American Airlines last week sued Google, accusing the search giant of selling keywords using the airline’s name.
The company sells keywords, such as “American Airlines” or “AA.com,” to advertisers. This practice is, of course, Google’s bread and butter.
AA’s issue is with the sponsored links that pop up in association with AA’s trademarked terms. These sponsored links, which are targeted ads that appear with the search results, include links to AA’s competitors.
Not surprisingly, AA isn’t happy and has claimed in its suit that this practice confuses users and hurts AA by diverting traffic away from its Web site. Google denies it is doing AA any harm.
These cases are often tough to decide, with a lot of ins and outs. On the one hand, trademark law says that Google is not allowed to profit from using a trademark name. On the other, it seems difficult to prove that Google is actually confusing users.
Consider that Google has been down this road before with insurance carrier GEICO, which made many of the same claims as AA. Ultimately, a judge disagreed with GEICO’s claim that Google’s keyword practice was confusing customers. This was a major victory for Google.
However, the judge also said GEICO could collect damages from Google for featuring ads that used GEICO’s name in the text, rather than just using the trademark to trigger the ad. This was a small victory for GEICO.
Given this precedent and the similarity between the AA versus Google and GEICO versus Google suits, I can only surmise that Google will settle with AA in much the same fashion, affirming the courts’ line-straddling on the issue of trademark use in keywords.
But there are other cases in the works against Google.
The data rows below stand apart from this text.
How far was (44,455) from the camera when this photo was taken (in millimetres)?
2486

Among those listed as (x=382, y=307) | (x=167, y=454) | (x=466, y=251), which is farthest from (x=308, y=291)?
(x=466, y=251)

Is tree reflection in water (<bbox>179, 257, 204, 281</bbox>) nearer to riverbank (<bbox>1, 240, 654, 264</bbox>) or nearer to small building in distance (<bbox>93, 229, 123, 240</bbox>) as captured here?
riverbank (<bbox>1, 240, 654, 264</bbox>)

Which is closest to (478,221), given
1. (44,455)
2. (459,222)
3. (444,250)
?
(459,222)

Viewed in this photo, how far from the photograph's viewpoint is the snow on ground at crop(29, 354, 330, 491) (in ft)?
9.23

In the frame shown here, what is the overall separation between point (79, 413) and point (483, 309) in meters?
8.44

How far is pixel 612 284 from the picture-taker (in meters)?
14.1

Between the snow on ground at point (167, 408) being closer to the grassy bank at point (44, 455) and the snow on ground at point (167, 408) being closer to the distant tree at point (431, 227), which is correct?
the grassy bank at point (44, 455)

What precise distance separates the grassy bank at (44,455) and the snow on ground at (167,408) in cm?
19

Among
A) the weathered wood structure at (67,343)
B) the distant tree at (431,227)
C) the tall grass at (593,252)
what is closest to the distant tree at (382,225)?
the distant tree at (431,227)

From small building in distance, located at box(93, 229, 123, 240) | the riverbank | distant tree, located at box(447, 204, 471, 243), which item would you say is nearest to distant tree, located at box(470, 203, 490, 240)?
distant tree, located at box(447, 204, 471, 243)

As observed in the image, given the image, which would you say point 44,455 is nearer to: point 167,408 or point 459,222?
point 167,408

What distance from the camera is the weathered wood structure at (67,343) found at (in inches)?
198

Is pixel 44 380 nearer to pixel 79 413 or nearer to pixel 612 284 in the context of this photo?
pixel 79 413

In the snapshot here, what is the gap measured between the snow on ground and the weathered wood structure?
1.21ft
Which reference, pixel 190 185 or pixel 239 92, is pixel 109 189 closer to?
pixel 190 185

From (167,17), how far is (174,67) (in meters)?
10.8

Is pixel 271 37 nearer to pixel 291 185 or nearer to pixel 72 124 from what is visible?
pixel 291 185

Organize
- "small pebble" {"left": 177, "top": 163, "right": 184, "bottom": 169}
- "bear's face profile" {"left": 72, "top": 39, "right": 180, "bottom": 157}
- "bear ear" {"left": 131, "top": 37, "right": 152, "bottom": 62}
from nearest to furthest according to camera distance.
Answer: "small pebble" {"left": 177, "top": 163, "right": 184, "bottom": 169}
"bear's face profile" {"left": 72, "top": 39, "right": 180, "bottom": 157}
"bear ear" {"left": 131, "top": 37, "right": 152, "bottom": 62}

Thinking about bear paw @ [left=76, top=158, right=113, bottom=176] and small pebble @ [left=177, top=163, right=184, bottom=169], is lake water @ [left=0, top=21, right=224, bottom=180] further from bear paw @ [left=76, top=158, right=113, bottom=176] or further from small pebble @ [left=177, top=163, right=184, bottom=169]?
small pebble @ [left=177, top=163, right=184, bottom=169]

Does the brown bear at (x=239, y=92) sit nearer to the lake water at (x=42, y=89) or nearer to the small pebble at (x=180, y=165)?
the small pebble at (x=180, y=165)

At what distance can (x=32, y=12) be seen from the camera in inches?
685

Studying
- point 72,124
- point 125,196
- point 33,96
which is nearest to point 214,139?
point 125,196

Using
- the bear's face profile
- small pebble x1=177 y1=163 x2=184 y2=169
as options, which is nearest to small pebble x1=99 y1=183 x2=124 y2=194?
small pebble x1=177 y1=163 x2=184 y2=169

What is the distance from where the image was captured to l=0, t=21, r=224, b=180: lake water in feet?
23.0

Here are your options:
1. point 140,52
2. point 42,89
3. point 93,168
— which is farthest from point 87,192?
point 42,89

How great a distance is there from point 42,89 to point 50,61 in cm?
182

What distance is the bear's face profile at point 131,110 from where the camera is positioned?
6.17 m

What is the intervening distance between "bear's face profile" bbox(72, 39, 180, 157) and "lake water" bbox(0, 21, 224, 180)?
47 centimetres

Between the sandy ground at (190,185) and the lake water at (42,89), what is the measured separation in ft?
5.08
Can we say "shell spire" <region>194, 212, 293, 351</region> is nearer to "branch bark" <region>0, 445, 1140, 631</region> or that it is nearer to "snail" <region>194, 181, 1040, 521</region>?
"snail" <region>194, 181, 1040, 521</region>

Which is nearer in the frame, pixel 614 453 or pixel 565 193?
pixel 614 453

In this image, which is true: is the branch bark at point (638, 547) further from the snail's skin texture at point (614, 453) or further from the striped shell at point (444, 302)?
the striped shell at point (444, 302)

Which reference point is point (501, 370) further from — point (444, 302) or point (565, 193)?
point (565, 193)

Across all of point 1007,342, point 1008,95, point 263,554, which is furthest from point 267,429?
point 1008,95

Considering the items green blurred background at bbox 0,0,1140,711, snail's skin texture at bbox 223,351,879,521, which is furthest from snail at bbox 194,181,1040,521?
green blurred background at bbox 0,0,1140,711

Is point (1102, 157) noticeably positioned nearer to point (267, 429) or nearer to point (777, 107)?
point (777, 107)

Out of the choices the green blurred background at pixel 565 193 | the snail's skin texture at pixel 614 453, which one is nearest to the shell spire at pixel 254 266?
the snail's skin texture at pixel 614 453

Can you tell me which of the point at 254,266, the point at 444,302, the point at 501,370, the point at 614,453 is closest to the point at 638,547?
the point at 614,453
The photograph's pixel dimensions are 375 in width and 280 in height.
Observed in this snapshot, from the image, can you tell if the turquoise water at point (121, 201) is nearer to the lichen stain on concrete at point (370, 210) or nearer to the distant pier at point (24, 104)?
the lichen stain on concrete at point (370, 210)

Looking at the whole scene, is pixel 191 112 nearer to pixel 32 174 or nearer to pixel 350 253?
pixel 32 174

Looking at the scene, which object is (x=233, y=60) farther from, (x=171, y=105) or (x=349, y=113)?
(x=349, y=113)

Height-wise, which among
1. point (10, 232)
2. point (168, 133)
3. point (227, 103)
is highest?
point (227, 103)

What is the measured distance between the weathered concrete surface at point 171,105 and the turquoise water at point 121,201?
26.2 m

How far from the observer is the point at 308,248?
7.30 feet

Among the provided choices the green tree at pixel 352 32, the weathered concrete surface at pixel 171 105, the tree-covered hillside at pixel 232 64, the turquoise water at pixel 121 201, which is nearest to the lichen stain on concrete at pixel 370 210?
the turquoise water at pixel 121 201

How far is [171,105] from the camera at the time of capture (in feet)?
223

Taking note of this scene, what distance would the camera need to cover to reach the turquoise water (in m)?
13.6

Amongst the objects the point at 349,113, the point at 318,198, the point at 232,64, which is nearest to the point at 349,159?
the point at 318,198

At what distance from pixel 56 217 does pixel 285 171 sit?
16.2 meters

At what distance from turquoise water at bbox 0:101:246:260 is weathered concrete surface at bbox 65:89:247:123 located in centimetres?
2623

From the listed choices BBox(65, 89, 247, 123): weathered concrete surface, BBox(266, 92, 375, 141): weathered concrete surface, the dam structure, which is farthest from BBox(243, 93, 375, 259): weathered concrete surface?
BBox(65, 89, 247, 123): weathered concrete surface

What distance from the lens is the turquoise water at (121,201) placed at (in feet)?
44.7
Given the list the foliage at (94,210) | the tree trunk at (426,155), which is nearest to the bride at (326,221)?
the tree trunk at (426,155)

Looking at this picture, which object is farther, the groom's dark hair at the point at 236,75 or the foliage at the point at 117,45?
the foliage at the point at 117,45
Those that have the time, financial resources and resolve to fight Google on its ad practice will come out of the woodwork with similar claims to nibble from Google’s coffers.
In the near term, this is a pesky annoyance to Google. But over the long haul, Google will likely get sick of handing out cash and change its ad practice so as not to rankle the companies it hypes in its ad network.
It’s tough to change what has worked so well, but when the losses pile up, Google and the other search providers that have similar models will have to rethink their ad strategies.